# Tri power carbs



## jaloi (Sep 23, 2014)

I have an intake for a 66 GTO tri power.Does anyone know of aftermarket carbs that will work,with adapters perhaps? Holley 2 barrels or something?Or a source for stock replacements?Originality isn't a must,as it's going in a Ventura,not a GTO.If I still had a GTO I'd go the original carbs regardless of cost,but since it's a mix match I'll use whatever I can so long as they work.Thanks......


----------



## Roger that (Feb 6, 2010)

There are 2 companies that have done some strange Pontiac tri-pwr things. One is called the Barry Grant Sixshooter (1st pic). Manifold does not look stock. Not sure of the carbs either.

The other company is TMP Carbs which uses the 1966 reproduction manifold but uses other componets to allow Holley carbs to work (2nd Pic).

TMP has a complete unit for sale on ebay: Pontiac Tri Power Three Dueces Six Pack Set Up | eBay


----------



## Roger that (Feb 6, 2010)

Nice little segment on building tri powers from nothing:


----------



## PontiacJim (Dec 29, 2012)

jaloi said:


> I have an intake for a 66 GTO tri power.Does anyone know of aftermarket carbs that will work,with adapters perhaps? Holley 2 barrels or something?Or a source for stock replacements?Originality isn't a must,as it's going in a Ventura,not a GTO.If I still had a GTO I'd go the original carbs regardless of cost,but since it's a mix match I'll use whatever I can so long as they work.Thanks......


You can pick up 3 Rochester 2bbl carbs (make sure they have the larger throttle bores to match your intake and not the smaller carbs -get a gasket for sizing) at most any swap meet or ebay for cheap.
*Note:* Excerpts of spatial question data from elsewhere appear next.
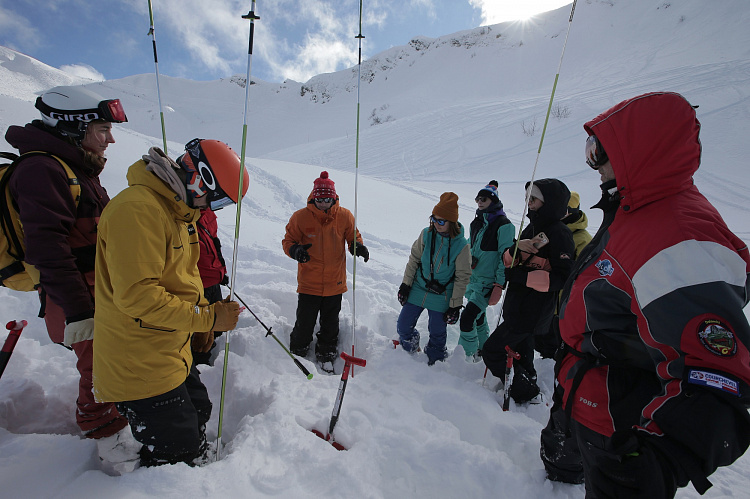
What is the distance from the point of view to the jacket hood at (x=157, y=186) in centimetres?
177

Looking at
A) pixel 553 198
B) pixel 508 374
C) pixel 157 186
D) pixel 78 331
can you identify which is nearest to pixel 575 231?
pixel 553 198

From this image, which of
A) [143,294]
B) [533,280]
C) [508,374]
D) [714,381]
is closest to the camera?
[714,381]

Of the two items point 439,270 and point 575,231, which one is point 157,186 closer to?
point 439,270

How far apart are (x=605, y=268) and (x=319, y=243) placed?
9.04ft

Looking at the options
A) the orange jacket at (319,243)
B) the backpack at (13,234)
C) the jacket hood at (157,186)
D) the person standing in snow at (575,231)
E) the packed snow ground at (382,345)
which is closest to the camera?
the jacket hood at (157,186)

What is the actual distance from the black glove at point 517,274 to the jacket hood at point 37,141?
3.36 meters

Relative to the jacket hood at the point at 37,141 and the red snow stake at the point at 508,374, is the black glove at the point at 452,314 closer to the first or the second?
the red snow stake at the point at 508,374

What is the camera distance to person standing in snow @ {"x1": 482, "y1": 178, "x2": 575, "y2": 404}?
280 centimetres

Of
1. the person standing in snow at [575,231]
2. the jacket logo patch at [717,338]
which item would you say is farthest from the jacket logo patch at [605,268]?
the person standing in snow at [575,231]

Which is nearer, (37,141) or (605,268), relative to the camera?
(605,268)

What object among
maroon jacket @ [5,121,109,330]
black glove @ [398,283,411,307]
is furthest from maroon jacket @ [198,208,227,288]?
black glove @ [398,283,411,307]

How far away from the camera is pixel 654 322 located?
1233 millimetres

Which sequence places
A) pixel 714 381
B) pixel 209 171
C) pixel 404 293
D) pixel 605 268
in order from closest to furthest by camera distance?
pixel 714 381, pixel 605 268, pixel 209 171, pixel 404 293

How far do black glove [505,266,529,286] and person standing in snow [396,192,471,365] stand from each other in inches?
24.6
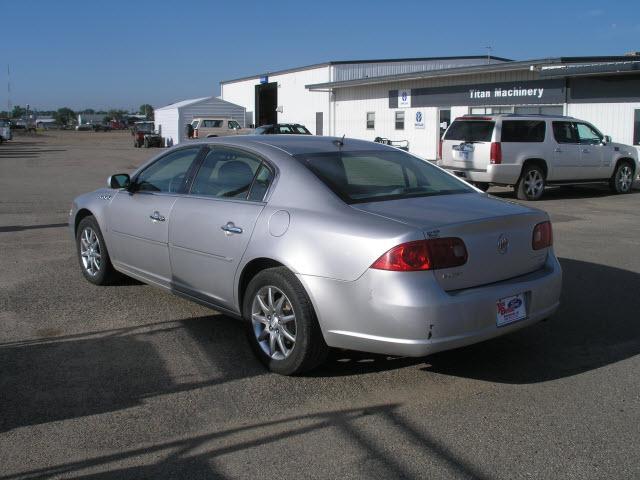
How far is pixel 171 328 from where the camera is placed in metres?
5.57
I would not pay anymore than $20-$30 tops in good, complete, and working order. Then you can purchase the end carb bases which eliminates the idle mixture screws -many places sell these new. Then get 3 rebuild kits, your linkage, lines, air cleaners, etc..
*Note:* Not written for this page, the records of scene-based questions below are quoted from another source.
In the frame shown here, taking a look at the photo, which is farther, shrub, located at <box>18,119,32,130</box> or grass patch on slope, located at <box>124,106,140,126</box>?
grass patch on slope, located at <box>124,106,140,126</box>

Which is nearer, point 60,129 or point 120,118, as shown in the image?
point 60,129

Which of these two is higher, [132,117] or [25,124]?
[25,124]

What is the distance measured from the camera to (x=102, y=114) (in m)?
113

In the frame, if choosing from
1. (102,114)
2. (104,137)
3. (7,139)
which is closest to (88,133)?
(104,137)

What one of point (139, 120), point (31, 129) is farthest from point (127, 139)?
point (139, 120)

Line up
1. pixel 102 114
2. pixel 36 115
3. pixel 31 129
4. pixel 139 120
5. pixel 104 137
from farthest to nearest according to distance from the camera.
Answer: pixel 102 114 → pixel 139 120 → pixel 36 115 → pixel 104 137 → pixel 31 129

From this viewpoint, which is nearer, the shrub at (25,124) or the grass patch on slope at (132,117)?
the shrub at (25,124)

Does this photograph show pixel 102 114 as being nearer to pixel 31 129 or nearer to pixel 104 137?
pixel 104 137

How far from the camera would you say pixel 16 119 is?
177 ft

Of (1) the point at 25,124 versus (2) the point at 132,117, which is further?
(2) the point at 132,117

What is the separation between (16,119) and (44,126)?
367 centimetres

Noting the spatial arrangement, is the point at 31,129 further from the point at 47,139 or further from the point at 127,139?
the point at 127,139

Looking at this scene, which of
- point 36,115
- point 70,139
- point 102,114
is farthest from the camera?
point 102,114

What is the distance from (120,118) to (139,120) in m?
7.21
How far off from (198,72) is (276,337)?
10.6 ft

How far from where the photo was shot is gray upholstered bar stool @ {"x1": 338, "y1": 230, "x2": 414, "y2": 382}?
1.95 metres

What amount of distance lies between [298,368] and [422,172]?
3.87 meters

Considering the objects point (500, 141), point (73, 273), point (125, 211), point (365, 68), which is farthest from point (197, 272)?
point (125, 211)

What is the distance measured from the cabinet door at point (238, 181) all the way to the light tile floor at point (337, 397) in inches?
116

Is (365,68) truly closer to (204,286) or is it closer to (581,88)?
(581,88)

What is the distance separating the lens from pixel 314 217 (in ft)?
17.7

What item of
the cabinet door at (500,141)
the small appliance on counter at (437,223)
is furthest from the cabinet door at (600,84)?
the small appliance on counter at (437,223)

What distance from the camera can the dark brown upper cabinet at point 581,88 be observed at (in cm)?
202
It should be very reasonable to do it this way as opposed to purchasing either the correct carbs or factory set-up. Forget the Holley carb set-up unless you have deep pockets.


----------



## geeteeohguy (Feb 2, 2008)

True tripower end carbs also have no choke or provision for one. So, sourcing regular carbs, the chokes would need to be removed, along with the base plate change.


----------



## allpawl66 (May 9, 2008)

Can supply you with 3 non original ready to use carbs. for a very fair price .


----------